Stress singularities of contact problems with a frictional interface in anisotropic bimaterials

This paper develops an effective approach to analyse the asymptotic displacement and stress fields near the singular points in laminated anisotropic composite joints with a fictional contact along the interface. The Ting's theory, extended from the Stroh's formulation for anisotropic elasticity problems, is employed to represent the asymptotic fields near the singular points of the contact problems. The characteristic equations of the contact problems are constructed from the boundary conditions, where the continuity conditions at the frictional interface governed by the Coulomb's law of friction are considered. The order of stress singularities and the asymptotic fields near the singular points are determined by solving the developed non‐linear coupled characteristic equations for the general contact problems of friction in anisotropic bimaterials from an iterative procedure. Only real values of root representing the order of stress singularities are found for the general frictional contact problems.
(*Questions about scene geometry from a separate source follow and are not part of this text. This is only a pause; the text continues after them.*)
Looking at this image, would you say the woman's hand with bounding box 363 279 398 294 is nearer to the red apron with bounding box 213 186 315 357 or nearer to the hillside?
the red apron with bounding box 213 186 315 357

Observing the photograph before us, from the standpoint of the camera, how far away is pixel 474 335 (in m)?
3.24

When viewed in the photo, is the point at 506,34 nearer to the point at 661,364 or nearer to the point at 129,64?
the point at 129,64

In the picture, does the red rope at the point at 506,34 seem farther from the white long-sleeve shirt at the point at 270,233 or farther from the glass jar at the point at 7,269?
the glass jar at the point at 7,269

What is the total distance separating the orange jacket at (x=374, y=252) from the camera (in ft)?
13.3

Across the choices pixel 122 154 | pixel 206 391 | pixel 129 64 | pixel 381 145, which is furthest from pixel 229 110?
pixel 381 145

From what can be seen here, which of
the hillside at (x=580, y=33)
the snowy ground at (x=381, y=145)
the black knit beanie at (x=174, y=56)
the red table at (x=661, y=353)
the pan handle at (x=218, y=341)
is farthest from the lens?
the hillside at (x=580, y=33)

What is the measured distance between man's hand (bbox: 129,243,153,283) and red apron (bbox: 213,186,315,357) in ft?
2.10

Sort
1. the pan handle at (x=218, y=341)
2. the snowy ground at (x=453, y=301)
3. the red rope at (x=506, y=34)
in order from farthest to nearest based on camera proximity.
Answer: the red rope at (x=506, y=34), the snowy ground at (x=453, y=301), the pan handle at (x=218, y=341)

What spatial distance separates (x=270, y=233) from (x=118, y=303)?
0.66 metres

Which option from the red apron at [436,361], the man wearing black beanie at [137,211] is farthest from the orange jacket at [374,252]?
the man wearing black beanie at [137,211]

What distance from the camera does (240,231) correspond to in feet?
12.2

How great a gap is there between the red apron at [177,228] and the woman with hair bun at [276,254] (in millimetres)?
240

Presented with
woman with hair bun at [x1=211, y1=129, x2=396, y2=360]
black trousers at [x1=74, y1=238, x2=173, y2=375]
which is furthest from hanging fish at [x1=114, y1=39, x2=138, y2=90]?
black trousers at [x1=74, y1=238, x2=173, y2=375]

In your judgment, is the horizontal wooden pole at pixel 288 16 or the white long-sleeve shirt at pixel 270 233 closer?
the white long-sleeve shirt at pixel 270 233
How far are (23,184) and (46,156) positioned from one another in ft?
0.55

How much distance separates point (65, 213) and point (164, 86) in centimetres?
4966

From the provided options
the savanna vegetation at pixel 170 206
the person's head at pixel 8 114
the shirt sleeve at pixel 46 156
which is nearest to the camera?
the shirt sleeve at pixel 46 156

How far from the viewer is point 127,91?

In the special case when the frictional contact exists in two half plane composite laminates, stress singularities may appear if the material constants satisfy certain requirements. Explicit solutions for the root of the characteristic equations and the asymptotic fields for the special case can be directly obtained without requiring the iterative procedure. The theoretical and numerical results show that both the friction coefficient within the slip interface and the wedge angle of anisotropic materials have significant effects on the stress singularities for the frictional contact problems. Further investigations are undertaken for several special cases, including studies for isotropic materials that are confirmed by existing theoretical results and experimental data available.